Görevin amacı: Mostar alıntısında "Sarajevo’da olduğu gibi, Mostar’da" sözlerinin geçtiği yerden başla, "takılırsınız biraz da." sözlerinden sonra dur. Bu bölümü hiçbir değişiklik yapmadan yazdır.

Alıntı:
· · · · · · ·

Sarajevo’da olduğu gibi, Mostar’da da ana caddelerden birinin adı Maršala Tita. “Evet, Tito sevilir Bosna’da. Hâlâ dostum, hâlâ!” Kahkahalar. “O varken, kadın-erkek herkese iş vardı, sağlık, okul, tatil, deniz, güvenlik, herkes eşit…” Eski komünist ülke nostaljilerine dair bir karikatüre konsa cuk oturacak bu laf birebir dökülüyor ağzından işte, azıcık bile mübalağa yapmıyoruz aktarırken. “Ha, ama ne yoktu? Tito’ya laf yok! O varsa, fuck off to jail, hayde!” Kahkahalar… Çok güzel gülüyor, hemen buradan ağlamaya bağlayabilirmiş gibi de bir yandan… Soykırım Müzesi’nin önünde durdu. “Fena sıcak hâlâ, müze serindir, orada takılırsınız biraz da.

· · · · · · ·

Kayıtlı veriler:

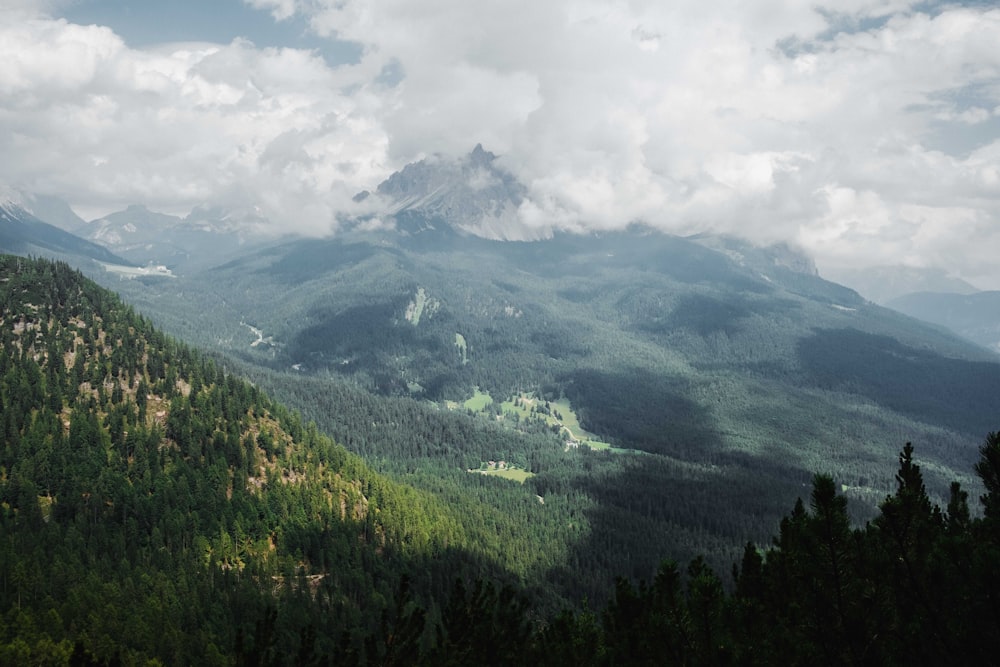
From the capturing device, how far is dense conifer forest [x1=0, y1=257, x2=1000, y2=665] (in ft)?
53.5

· · · · · · ·

Görevin sonucu:
Sarajevo’da olduğu gibi, Mostar’da da ana caddelerden birinin adı Maršala Tita. “Evet, Tito sevilir Bosna’da. Hâlâ dostum, hâlâ!” Kahkahalar. “O varken, kadın-erkek herkese iş vardı, sağlık, okul, tatil, deniz, güvenlik, herkes eşit…” Eski komünist ülke nostaljilerine dair bir karikatüre konsa cuk oturacak bu laf birebir dökülüyor ağzından işte, azıcık bile mübalağa yapmıyoruz aktarırken. “Ha, ama ne yoktu? Tito’ya laf yok! O varsa, fuck off to jail, hayde!” Kahkahalar… Çok güzel gülüyor, hemen buradan ağlamaya bağlayabilirmiş gibi de bir yandan… Soykırım Müzesi’nin önünde durdu. “Fena sıcak hâlâ, müze serindir, orada takılırsınız biraz da.